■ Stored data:
________________________________________
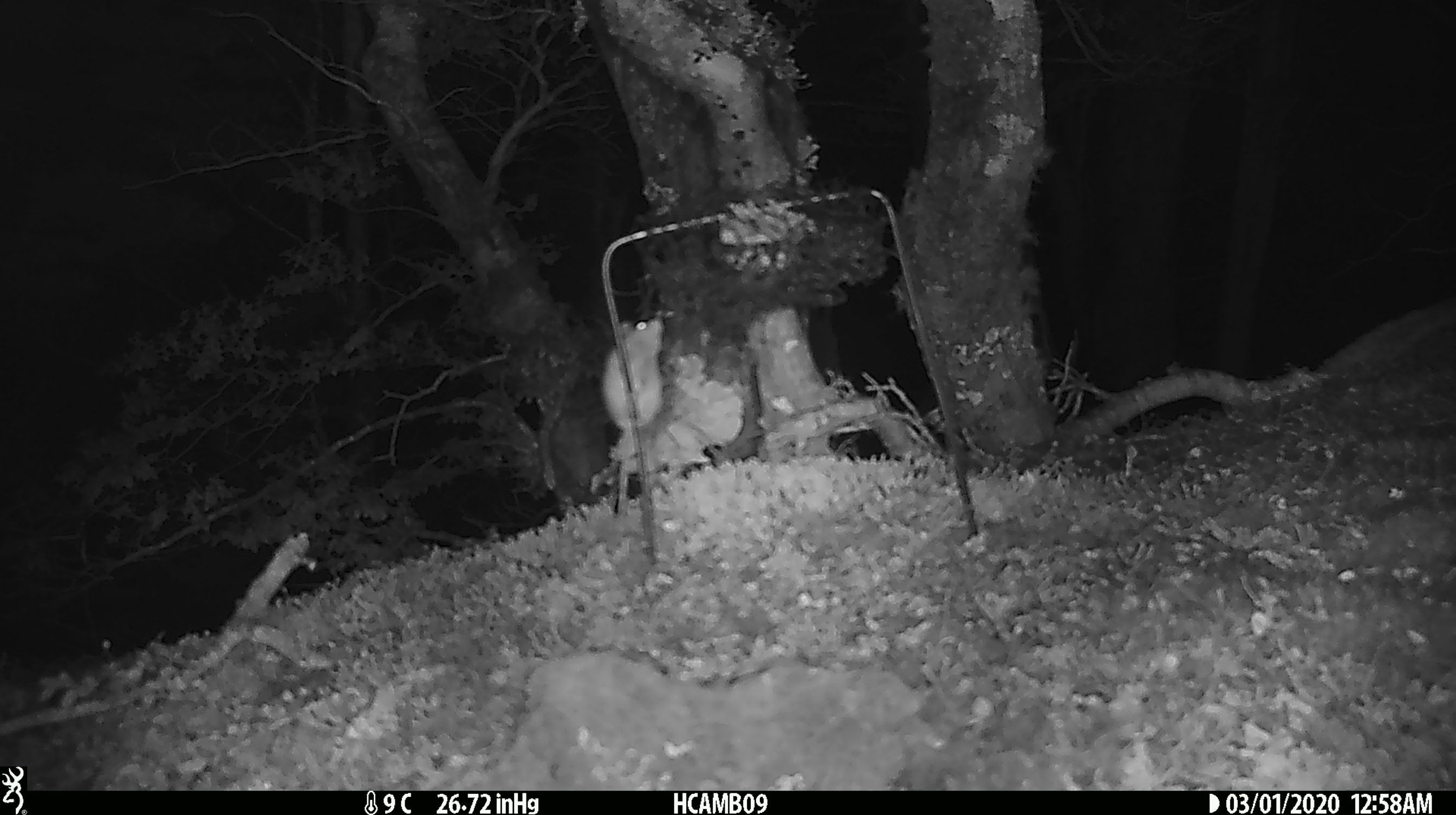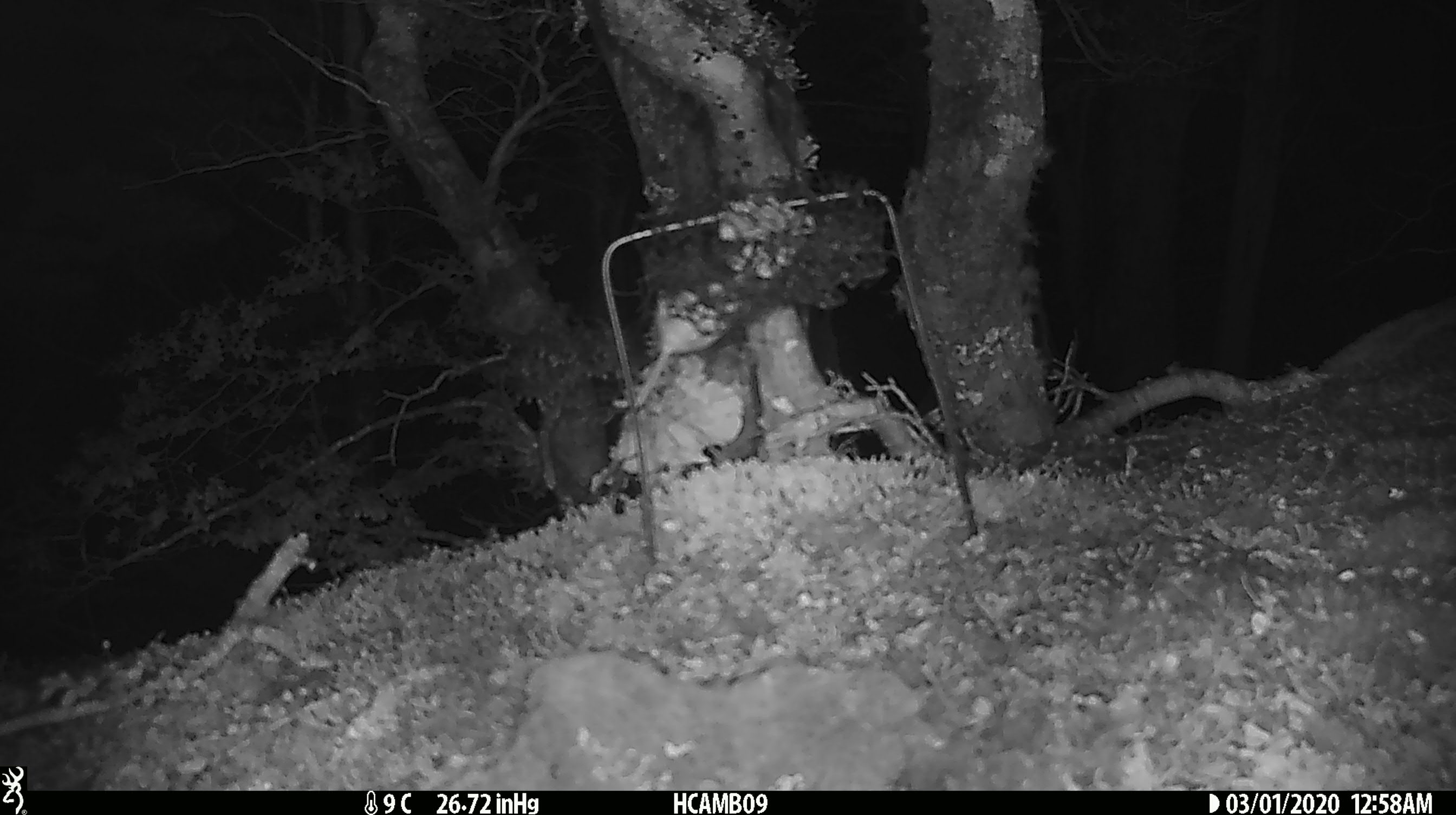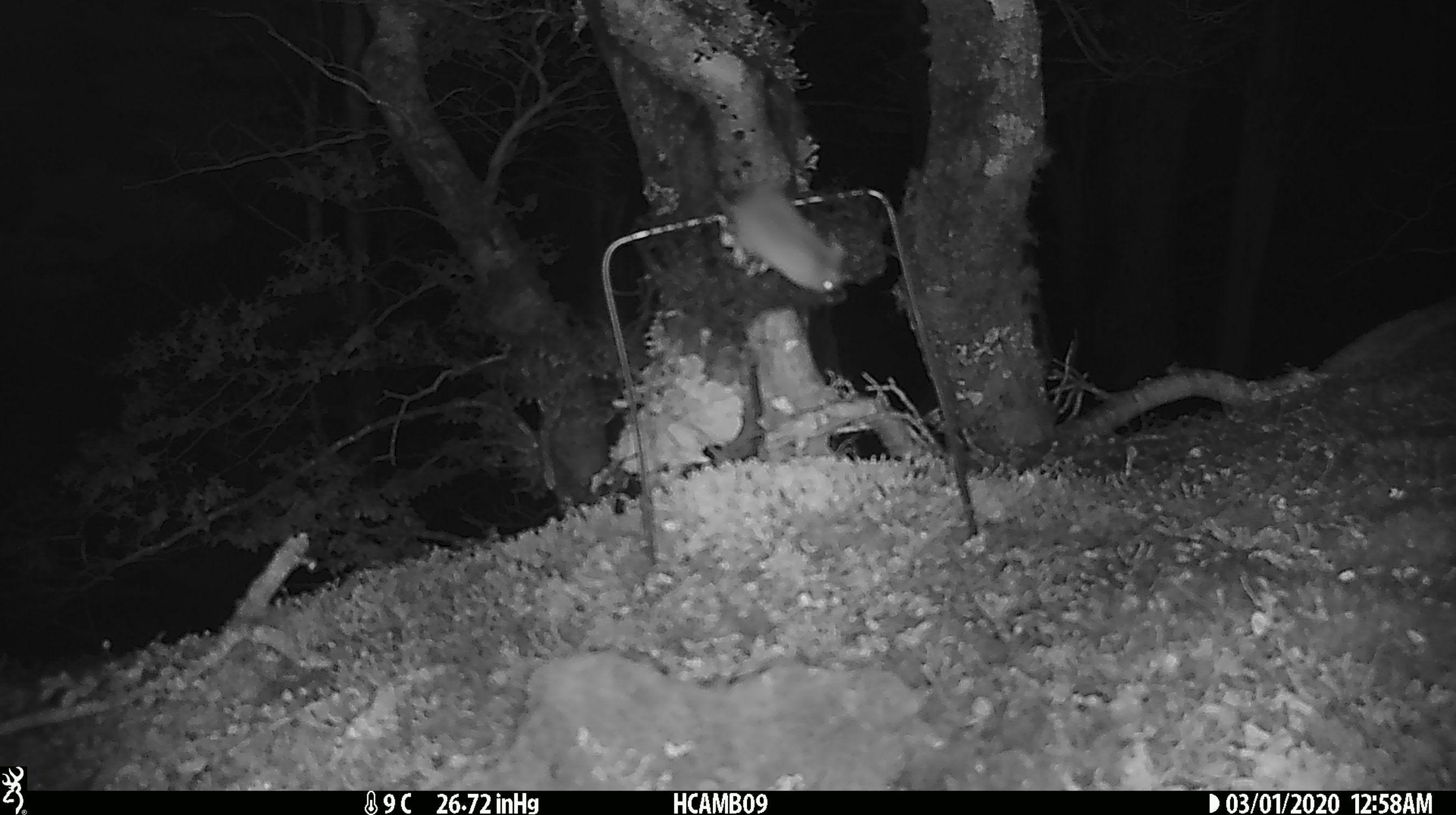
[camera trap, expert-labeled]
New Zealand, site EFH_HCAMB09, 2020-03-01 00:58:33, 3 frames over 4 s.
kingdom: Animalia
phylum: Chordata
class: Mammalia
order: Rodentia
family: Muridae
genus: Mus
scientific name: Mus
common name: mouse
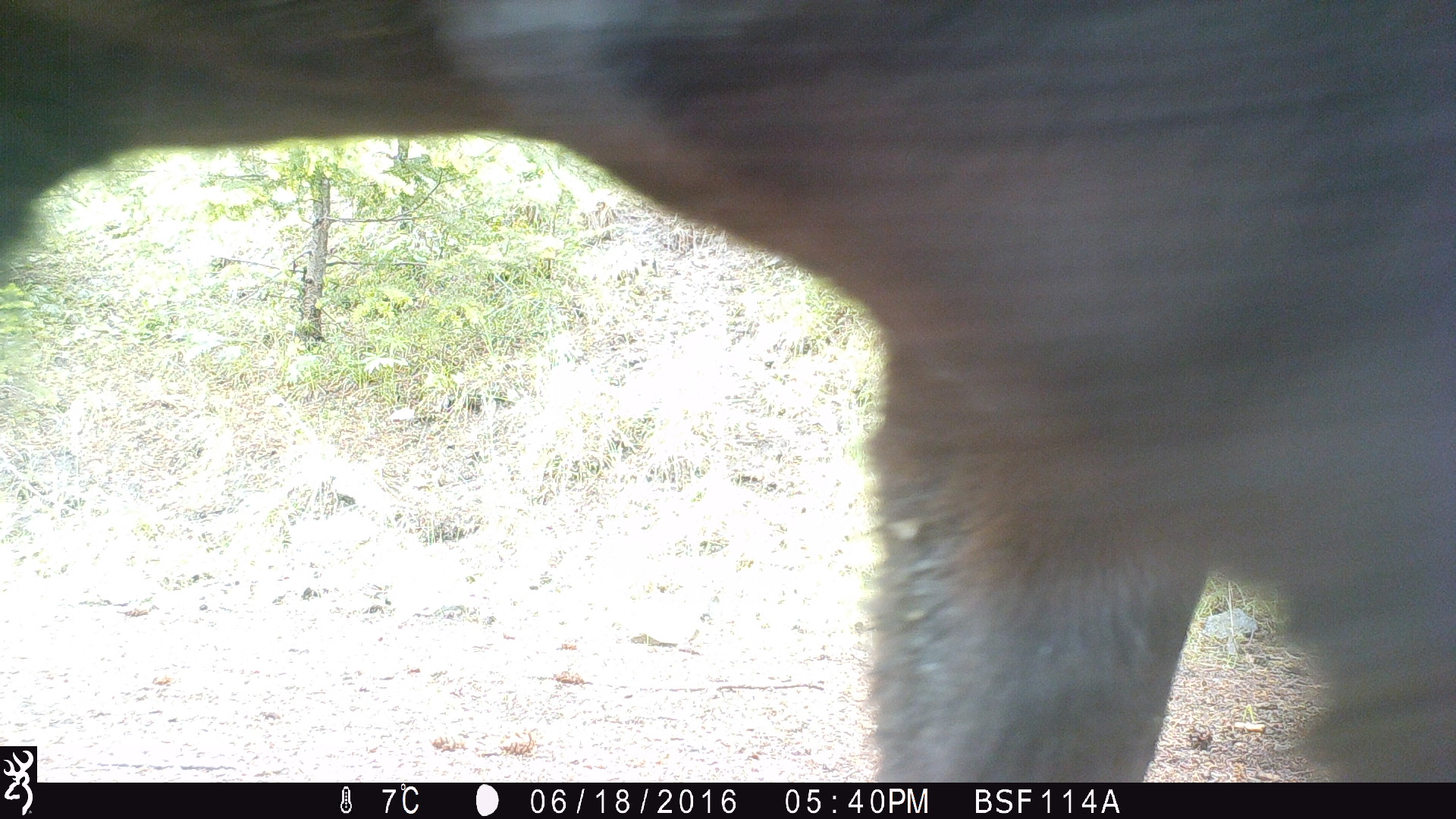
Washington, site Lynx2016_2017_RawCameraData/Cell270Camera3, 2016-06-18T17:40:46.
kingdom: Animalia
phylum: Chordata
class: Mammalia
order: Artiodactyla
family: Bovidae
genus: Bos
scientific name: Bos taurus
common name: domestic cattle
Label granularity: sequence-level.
________________________________________
■ Task instructions: In the copy, include every line of the records exactly and none of the images.

■ Solved exercise:
[camera trap, expert-labeled]
New Zealand, site EFH_HCAMB09, 2020-03-01 00:58:33, 3 frames over 4 s.
kingdom: Animalia
phylum: Chordata
class: Mammalia
order: Rodentia
family: Muridae
genus: Mus
scientific name: Mus
common name: mouse
Washington, site Lynx2016_2017_RawCameraData/Cell270Camera3, 2016-06-18T17:40:46.
kingdom: Animalia
phylum: Chordata
class: Mammalia
order: Artiodactyla
family: Bovidae
genus: Bos
scientific name: Bos taurus
common name: domestic cattle
Label granularity: sequence-level.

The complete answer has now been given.